_Exercise description_
Return every entry exactly.

-------- Dataset entries

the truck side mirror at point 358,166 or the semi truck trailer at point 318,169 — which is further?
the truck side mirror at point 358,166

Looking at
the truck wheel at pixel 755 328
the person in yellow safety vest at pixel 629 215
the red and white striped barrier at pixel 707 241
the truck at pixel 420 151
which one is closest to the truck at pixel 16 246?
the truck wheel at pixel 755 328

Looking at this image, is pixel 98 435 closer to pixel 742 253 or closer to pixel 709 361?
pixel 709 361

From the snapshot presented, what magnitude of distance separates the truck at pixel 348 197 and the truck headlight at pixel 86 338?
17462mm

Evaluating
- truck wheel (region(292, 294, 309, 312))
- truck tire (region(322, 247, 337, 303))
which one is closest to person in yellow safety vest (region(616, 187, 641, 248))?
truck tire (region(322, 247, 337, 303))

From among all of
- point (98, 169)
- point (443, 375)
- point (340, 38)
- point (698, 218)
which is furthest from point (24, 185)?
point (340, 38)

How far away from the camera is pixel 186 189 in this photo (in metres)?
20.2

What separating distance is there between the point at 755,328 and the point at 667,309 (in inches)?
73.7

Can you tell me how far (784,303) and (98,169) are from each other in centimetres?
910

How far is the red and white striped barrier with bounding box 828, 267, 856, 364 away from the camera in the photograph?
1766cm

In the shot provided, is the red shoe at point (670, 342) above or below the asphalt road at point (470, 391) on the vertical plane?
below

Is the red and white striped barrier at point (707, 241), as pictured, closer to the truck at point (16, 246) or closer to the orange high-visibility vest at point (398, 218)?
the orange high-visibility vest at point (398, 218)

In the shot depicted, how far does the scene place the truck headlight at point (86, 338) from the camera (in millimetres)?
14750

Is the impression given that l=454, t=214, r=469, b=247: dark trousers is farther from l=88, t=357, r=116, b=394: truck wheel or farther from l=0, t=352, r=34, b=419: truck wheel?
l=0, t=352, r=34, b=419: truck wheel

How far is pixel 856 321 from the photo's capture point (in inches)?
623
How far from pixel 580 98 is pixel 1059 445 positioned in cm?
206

----------------

_Final result_
the truck side mirror at point 358,166 or the semi truck trailer at point 318,169 — which is further?
the truck side mirror at point 358,166

Looking at
the truck wheel at pixel 755 328
the person in yellow safety vest at pixel 629 215
the red and white striped barrier at pixel 707 241
the truck at pixel 420 151
which one is closest to the truck at pixel 16 246?
the truck wheel at pixel 755 328

Looking at this image, is pixel 98 435 closer to pixel 742 253 or closer to pixel 709 361?
pixel 709 361

From the snapshot presented, what magnitude of distance separates the truck at pixel 348 197 and the truck headlight at pixel 86 338?
17462mm

Evaluating
- truck wheel (region(292, 294, 309, 312))
- truck tire (region(322, 247, 337, 303))
which one is closest to person in yellow safety vest (region(616, 187, 641, 248))?
truck tire (region(322, 247, 337, 303))

From among all of
- point (98, 169)
- point (443, 375)
- point (340, 38)
- point (698, 218)
which is furthest from point (24, 185)?
point (340, 38)

How far away from the camera is pixel 186 189 in this photo (in metres)?
20.2

What separating distance is there between the point at 755,328 and the point at 667,309 (in inches)?
73.7

Can you tell me how far (784,303) and (98,169) are from each other in centimetres?
910

How far is the red and white striped barrier with bounding box 828, 267, 856, 364 away from the camera in the photograph?
1766cm

In the shot provided, is the red shoe at point (670, 342) above or below the asphalt road at point (470, 391) on the vertical plane?
below

Is the red and white striped barrier at point (707, 241), as pictured, closer to the truck at point (16, 246) or closer to the orange high-visibility vest at point (398, 218)?
the orange high-visibility vest at point (398, 218)

In the shot depicted, how far does the scene place the truck headlight at point (86, 338) from the camera (in millimetres)?
14750

Is the impression given that l=454, t=214, r=469, b=247: dark trousers is farther from l=88, t=357, r=116, b=394: truck wheel or farther from l=0, t=352, r=34, b=419: truck wheel?
l=0, t=352, r=34, b=419: truck wheel

How far is pixel 856 321 from the photo's capture point (in inches)?
623
How far from pixel 580 98 is pixel 1059 445 positioned in cm?
206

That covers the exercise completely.